Task objective:
Extend the forum thread below on fundamentalist separation and Joel's taxonomy by writing what comes after its last sentence.

-- Extract provided start --

I can see Joel's taxonomy at work reasonably well in these parts of my own history. I've also found that really understanding another person's philosophy of separation can open up new friendships and appreciations where before none existed. For example, I was astonished one night at Capitol Hill when Dever highly recommended BJU professor Mark Sidwell's history of African American heroes of the faith "Free Indeed," and I'm also encouraged by the vast selection at the BJU Campus Store of books by good conservative evangelicals like Dever, Mohler and others. With new friendships come new influences. Dever's writing can help baptist ecclesiology within fundamentalism, and fundamentalists can (and I think have) positively effect the thinking of evangelicals on separation.

Anyway, thanks Joel for the article it helps me understand some of your posts in different areas of SI.


Aaron Blumer's picture


Jim Peet wrote:
I envision the Missionary questionnaire being one page longer

Jim, the font looks exactly like some missionary (and pastoral candidate) questionnaires I've seen. Biggrin (I didn't know it was possible to create that look without making a copy of a copy of a copy of a copy of a mimeograph)

As for the scale, I guess I'm probably a B+ most days, but it depends on who's in the room and what we're talking about. When facing really dogmatic A's, I find myself dropping into the C- range for the sake of argument. And if I'm with C's who are doing a lot of talk against "the American dream" or advocating giving-based economies or just doing really sloppy lump-and-dump of all the As and Bs, I find myself flirting with A+ territory.

I like to think I'm opposed to wherever the weak argument is at the moment. But maybe I'm just a curmudgeon.

Views expressed are always my own and not my employer's, my church's, my family's, my neighbors', or my pets'. The house plants have authorized me to speak for them, however, and they always agree with me.

Mike Harding's picture

As an active member of a baptist, separatist fellowship I believe most (not all) of us in leadership understand the danger of the hyper-fundamentalist, KJV-Only, easy-believism men. Some of us have spoken up clearly at important meetings regarding these issues. On the other hand, there is a relevant danger in covenant theology, hyper-Calvinism, and a hard Lordship emphasis that could easily lead to a new perspective on Paul position regarding the gospel. Just for the record I hold to a Calvinistic view of soteriology and believe that the Lordship of Christ is a vital part of the content of saving faith. There are land mines everywhere. We have to walk circumspectly. Thus, I could never reduce the complexities to a taxonomy. Regarding the men you mentioned at Heart Conference, I see significant differences even among their own individual ministries. I have much greater confidence in some than I do others.

Lifestyle issues are a part of being a separatist. Though we will never all fully agree on our particular applications, we should all be committed in principle and practice to holiness, purity, separation from worldliness, and worshiping God in a sober manner that is pleasing to God characterized by sacrificial love, true reverence, awe, and godly fear. I get nervous when some leaders in our circles blatantly declare they are "not cultural fundamentalists" or become virtual agnostics and/or mystics when it comes to the musical approach we take in our worship services. As is evident the taxonomy does not work in describing myself. How could it work in describing others?

-- Extract provided end --
-- Supplied material start --

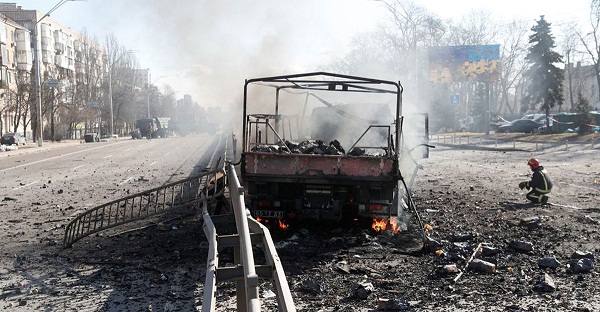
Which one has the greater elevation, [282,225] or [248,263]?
[248,263]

-- Supplied material end --

Written answer:
Pastor Mike Harding

Jim's picture

I'm not a fan of Joel's Taxonomy. But I'm a rabid Joel fan! Smile

My own preference for self is to be identified by my doctrinal statement (link below my signature) and practice (church membership)

I see epic failure in the labeling and the pigeonholing associated with taxonomies.

I can say that outside of ecclesiastical circles (where I spend most of my time!) the term "fundamentalist" either does not communicate clearly or has negative excess baggage for the gospel (speaking specifically of the term ... not the ideal)

In that sphere (outside of ecclesiastical circles) I find myself using the term "conservative Christian".

Conservative meaning: the truth has been revealed ... my duty is to conserve it ... not to invent or re-invent it

I can't put my finger on it but the Bauder taxonomy that he did 4 or 5 years ago is very helpful.

Don Johnson's picture

For those who remember, my heading is a joke I made with Joel when he first wrote about this idea. My criticisms remain the same. As several have said, way too simplistic, and, I think, naive when it comes to the Type C. If by this you mean the Mohlers and Devers et al, these men don't consider themselves fundamentalists. They have said some nice things about fundamentalism but make it clear they don't want to go there. It is hardly helpful to mischaracterize them as such. It seems more of a way to salve a guilty "B" conscience than anything else.

*This comment brought to you by the letters, A, B, and C

Don Johnson
Jer 33.3

Shaynus's picture

What I mean when I think of cultural fundamentalism is an excessive preoccupation with hot-button issues that are then taken as code for holiness. In my mind, the term isn't the same is conservative living. To me, it's entirely possible to advocate a conservative lifestyle on biblical grounds and not be a cultural fundamentalist. When I think of term I'm thinking of those who adopt the culture of fundamentalism without really thinking it through. Some have had it beaten into them that jeans are evil so strongly that they really haven't given it much thought, and just don't wear them. I think it's a lazy kind of Christian living that needs to be challenged. Modesty? Always. Pants on women? Couldn't care less as long as it's modest.

Joel Tetreau's picture

Thx guys for the notes. A few counter-thoughts:

1. So Jon....I don't think it's possible for any of us not to move. I've not moved in my desire to be gospel-based, Christ-honoring and Biblically based. At 43 I probably will do a few things or not do a few things I did or didn't do when I was 36. Guilty.

2. Actually I think I'm clearer on this than I was a few years back. Initially I tried to import the decision-making process directly into the ABC classification....and while I'd say the DM "feel" reflects at least indirectly on the ABC thing - I tried to keep it out this time.

3. A difference between me at 43 and 36 on this is I think that in the past if you took enough of a hard line on certain social issues, even if you could enjoy some level of "coop" w/ C guys I would have called you an A if a member of the Beethoven Group. So I've changed on that point. So if you have a guy like Steve here who is conservative on a variety of issues, but if he can have some level of coop w/ a Type C (which I don't think he will) in my book....he's a B, even if he's a bit tighter in music than I am. So....yes my view on this aspect of ecclesiology has moved a bit.....but that's OK because as we grow and learn our views on a variety of theological issues will "morph." That is normal and not at all sign of danger. So Jon....I would say you make more of that than you should. This is far more growing consistent in a view than the slippery slope thing.

4. So today......My view on this is
No fellowship with cons evang - A
Some fellowship w. cons evang - B
You are a militant cons evang who is militant - C

Steve - I can see how you don't like it......but, I'm not sure how this is too hard for you to understand because #1) you say it's too simple & #2) you're a sharp guy - you can get this.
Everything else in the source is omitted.